Tosafos (BB 21B and Kiddushin 59A) adds clarity about the nature and scope of this prohibition. Tosafos questions the prohibition in light of Rabbeinu Tam’s ruling concerning the prohibition of “oni hamehapeich bacharoro.” The prohibition of oni hamehapeich is that if a person is close to earning a profit another person may not intervene and try to get the profit for himself. For example, if a person is about to be hired for a job another person may not attempt in any manner to obtain this position. Rabbeinu Tam rules that this prohibition applies only to a situation like being hired for a job where even if one lands the position, he will have to work to earn his salary. However, if the issue is something that is available for free, like an object that is ownerless, according to R. Tam a second person may try to get the free object even though the first person was reasonably certain that he would otherwise get it.

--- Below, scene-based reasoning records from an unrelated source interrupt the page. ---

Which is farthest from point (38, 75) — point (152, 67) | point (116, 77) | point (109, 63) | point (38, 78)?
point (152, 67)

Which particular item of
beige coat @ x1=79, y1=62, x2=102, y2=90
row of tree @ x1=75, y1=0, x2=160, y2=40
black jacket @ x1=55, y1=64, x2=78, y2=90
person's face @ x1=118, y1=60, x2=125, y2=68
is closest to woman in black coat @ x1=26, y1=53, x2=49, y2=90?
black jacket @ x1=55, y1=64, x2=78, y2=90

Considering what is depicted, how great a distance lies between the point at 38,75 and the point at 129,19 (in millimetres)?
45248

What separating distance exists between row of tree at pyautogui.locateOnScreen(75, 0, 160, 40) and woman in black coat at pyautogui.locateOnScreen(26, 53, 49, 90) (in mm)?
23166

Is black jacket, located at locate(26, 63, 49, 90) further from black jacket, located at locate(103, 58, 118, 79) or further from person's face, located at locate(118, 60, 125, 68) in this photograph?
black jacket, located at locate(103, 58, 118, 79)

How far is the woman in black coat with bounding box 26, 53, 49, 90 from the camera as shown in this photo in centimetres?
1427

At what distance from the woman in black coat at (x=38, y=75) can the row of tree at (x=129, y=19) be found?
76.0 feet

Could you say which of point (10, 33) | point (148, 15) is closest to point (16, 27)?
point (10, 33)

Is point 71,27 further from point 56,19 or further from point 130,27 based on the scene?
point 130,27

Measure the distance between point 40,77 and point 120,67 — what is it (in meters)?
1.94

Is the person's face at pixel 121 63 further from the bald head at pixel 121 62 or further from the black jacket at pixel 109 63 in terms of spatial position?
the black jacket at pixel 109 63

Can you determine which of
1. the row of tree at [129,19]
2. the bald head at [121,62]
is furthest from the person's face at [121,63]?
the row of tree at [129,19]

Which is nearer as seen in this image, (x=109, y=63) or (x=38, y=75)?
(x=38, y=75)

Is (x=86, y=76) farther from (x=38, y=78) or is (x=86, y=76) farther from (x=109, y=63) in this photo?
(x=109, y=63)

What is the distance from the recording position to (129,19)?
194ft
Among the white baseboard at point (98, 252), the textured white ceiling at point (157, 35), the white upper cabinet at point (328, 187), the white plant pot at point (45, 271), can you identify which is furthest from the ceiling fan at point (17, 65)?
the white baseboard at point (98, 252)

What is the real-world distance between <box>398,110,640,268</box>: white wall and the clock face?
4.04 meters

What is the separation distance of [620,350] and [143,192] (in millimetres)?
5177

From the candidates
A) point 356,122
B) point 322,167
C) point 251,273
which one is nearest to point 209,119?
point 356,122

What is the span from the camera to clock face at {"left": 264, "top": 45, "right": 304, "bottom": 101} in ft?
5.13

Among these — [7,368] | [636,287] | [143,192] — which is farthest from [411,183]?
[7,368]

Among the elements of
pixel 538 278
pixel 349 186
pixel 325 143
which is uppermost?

Tosafos questions the ruling of the Gemoro in light of Rabbeinu Tam’s position. He asks that since the fish that were being caught were ownerless, Rabbeinu Tam should permit the second person to spread out his net even if that will prevent the first person from catching them.


Tosafos answers that the reason even Rabbeinu Tam agrees that such fishing is prohibited is because it is the fisherman’s livelihood. Even though with regard to the prohibition of oni hamehapeich the second person’s action is permitted, if the first person will lose an element of his livelihood – even one fish – the second person’s action is prohibited.


Turning to our case, it is prohibited for anyone to take any action that will prevent another person from realizing a profit that it is reasonable to assume that he would have otherwise earned. Therefore, it is totally prohibited for your former employee – or any other Jew for that matter – to offer anything to those customers whom you expected to sell to.


The next two issues to investigate are the nature of the prohibition and the penalties that are imposed on those who violate the prohibition. Many Acharonim (Shearis Yosef 17, Maseis Binyomin (res 27), Chasam Sofer (res 79) and others) classify the prohibition as yored le’umnos chaveiro-it is forbidden to harm a person’s livelihood. Many poskim, including the Ramo (Res 10., as explained by the Chasam Sofer) and Maseis Binyomin and Chasam Sofer, say that the prohibition is from the Torah and included in the Torah’s prohibition of stealing. (Rashi calls the prohibition mazik which is essentially the same.)


Moreover, in contrast to many actions that are only Rabbinic stealing, one who violates this prohibition (see Chasam Sofer) is fully liable for the loss that he caused. In your situation, if your former employee causes you to lose a sale, he will have to pay you fully for your loss of profit. You will have to determine the net earnings that you would have had from the sale and beis din will obligate your former employee to fully compensate you for your loss.